Altılı masa bileşenleri tarafından HDP tabanın direnç göstereceği bir adayın belirlenmesi durumunda, HDP’nin kendi adayıyla seçime gitmesi cumhurbaşkanlığı seçimlerinin birinci tıpta kazanılmasını zora sokabilir. Bilhassa belirtmek gerekir ki, HDP’nin kendi adayını çıkarması durumunda Cumhur İttifakı adayı olarak Erdoğan’ın da kazanması da garanti olmayacaktır. Çünkü mevcut ekonomik ve siyasal şartlar altında seçmen dağılımı 2018’dekinden çok farklı olacaktır. Lakin bu noktada HDP’li siyasetçilere yönelik baskı ve HDP’nin kapatılması kartını cebinde tutan ve ortada masaya getiren iktidarın bundan ne üzere bir siyasal çıkar peşinde olduğunu HDP’nin çok uygun tahlil etmesi gerekir.

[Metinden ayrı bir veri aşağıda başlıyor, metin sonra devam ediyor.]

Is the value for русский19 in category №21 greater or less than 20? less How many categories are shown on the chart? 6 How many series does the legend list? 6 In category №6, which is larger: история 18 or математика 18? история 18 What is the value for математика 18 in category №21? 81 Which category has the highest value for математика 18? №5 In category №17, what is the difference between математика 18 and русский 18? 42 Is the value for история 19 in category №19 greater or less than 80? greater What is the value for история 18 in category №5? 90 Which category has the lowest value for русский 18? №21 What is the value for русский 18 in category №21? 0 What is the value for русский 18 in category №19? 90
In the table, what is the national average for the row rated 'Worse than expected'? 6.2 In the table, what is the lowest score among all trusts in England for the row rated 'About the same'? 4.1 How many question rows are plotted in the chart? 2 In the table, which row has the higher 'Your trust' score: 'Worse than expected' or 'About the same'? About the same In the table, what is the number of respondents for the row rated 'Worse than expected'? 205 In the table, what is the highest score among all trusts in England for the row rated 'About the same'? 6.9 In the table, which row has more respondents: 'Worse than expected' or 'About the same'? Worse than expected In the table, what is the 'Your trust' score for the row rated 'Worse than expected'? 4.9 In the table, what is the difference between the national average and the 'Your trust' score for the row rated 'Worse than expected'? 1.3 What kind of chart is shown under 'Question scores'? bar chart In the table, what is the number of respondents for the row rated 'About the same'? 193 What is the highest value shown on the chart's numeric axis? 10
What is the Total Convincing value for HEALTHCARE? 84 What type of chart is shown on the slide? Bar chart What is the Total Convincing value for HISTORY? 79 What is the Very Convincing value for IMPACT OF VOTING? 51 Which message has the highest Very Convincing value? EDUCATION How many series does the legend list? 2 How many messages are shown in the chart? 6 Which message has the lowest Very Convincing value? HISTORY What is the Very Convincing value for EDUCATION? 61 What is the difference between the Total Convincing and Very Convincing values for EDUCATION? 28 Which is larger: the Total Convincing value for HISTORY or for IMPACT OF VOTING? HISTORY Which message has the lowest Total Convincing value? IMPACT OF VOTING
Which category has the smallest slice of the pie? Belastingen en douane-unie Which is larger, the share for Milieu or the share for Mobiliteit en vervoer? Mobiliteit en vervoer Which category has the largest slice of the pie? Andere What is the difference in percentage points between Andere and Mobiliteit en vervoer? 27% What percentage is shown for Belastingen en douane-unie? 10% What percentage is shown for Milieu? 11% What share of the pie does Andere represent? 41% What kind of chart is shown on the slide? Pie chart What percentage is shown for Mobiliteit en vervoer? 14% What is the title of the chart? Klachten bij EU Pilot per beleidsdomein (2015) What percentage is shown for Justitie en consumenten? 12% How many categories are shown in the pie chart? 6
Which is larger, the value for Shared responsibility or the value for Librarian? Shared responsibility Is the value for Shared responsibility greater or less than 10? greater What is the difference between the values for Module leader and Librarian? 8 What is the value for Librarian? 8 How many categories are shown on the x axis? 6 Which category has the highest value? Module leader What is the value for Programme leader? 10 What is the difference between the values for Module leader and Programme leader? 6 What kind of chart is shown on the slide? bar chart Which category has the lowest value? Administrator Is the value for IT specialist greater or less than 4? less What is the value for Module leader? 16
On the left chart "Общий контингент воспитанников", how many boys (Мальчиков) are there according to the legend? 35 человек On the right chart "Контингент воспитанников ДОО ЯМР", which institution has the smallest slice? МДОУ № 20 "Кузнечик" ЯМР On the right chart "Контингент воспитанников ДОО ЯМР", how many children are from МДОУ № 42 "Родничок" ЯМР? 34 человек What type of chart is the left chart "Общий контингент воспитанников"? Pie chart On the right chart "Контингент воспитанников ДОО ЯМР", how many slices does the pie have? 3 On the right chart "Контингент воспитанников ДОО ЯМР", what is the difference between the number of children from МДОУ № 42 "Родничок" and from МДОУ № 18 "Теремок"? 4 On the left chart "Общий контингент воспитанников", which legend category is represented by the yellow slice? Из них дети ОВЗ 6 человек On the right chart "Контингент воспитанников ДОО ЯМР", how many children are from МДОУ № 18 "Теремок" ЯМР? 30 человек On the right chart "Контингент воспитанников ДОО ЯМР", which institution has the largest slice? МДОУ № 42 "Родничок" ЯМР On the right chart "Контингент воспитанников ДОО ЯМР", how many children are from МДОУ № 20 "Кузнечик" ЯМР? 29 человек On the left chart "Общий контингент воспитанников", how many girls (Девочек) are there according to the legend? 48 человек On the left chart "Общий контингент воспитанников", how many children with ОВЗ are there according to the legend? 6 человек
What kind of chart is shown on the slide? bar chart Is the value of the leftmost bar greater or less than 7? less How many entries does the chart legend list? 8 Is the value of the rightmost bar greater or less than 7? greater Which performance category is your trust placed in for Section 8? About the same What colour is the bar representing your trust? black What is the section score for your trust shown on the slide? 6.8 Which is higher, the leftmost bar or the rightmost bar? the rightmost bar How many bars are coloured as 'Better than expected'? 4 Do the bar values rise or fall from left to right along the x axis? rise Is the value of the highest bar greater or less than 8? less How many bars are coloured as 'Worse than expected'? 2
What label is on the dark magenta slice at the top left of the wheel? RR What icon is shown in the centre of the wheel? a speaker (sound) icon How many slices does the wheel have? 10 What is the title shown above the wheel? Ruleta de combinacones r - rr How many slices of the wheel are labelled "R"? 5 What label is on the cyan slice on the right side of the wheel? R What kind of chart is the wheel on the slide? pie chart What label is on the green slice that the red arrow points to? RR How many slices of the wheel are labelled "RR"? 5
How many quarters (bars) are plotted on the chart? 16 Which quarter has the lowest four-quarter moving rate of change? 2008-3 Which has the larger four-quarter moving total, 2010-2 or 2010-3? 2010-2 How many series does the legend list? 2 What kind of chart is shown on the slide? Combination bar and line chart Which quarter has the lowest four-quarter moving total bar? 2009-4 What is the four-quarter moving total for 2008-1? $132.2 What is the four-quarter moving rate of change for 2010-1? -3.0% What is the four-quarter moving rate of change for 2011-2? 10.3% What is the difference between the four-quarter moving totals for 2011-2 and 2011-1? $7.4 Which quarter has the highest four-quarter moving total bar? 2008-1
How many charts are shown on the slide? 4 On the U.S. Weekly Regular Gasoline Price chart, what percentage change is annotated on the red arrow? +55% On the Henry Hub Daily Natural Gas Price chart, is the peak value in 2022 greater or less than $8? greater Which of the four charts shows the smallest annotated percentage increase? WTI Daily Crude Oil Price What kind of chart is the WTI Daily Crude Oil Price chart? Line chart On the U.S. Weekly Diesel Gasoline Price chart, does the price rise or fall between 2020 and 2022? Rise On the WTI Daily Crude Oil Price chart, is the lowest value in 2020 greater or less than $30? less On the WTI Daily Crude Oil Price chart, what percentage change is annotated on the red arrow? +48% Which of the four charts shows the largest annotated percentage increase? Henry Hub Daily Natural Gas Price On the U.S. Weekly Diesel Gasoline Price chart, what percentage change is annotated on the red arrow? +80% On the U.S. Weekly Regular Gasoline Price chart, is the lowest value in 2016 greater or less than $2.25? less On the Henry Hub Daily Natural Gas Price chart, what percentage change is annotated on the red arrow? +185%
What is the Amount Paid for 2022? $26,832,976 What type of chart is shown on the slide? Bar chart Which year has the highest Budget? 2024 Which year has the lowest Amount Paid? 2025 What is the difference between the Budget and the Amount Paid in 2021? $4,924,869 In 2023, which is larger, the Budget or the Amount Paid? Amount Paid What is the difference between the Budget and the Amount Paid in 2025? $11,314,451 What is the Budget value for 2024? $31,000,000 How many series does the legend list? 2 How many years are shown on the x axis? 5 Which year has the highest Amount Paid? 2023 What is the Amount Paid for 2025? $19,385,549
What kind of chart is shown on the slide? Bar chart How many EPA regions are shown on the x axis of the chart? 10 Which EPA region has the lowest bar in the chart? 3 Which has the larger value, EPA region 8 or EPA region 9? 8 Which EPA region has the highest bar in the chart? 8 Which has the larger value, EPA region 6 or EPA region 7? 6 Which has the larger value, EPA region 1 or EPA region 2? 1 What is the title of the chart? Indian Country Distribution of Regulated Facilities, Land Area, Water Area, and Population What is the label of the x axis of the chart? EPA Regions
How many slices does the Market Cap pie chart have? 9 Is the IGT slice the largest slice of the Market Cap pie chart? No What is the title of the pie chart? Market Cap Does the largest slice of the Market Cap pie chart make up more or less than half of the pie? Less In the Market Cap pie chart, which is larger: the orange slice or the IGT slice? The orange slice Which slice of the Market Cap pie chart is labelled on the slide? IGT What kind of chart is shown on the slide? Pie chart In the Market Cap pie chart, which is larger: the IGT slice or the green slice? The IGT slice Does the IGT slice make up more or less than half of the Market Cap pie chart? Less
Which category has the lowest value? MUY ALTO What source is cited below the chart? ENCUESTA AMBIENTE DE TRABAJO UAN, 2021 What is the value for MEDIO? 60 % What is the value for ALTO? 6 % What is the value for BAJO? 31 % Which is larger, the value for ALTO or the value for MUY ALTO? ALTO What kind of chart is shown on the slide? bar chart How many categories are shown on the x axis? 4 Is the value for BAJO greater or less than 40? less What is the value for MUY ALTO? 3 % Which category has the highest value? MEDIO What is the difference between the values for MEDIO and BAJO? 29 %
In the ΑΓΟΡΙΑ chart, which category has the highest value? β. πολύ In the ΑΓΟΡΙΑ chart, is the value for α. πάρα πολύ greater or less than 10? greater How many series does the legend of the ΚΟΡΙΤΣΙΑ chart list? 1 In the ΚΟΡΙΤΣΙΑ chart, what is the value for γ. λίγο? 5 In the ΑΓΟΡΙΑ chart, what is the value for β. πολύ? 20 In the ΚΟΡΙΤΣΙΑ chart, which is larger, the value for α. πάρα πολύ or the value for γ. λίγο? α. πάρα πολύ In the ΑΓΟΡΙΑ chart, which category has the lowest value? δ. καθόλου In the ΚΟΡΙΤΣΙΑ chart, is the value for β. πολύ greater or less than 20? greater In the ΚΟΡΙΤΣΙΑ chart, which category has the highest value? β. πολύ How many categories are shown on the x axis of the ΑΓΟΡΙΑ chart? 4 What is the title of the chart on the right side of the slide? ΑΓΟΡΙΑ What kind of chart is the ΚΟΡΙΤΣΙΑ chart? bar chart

Muhalefete düşen misyon, iktidarın yarattığı algıyı aşarak Türkiye’de demokrasinin yine kurgulanması sürecinde HDP’nin TBMM bileşenlerinden biri olduğunu kabul ederek diyalog kanallarını açması ve önceliğin demokrasiye geri dönüşe verilmesidir.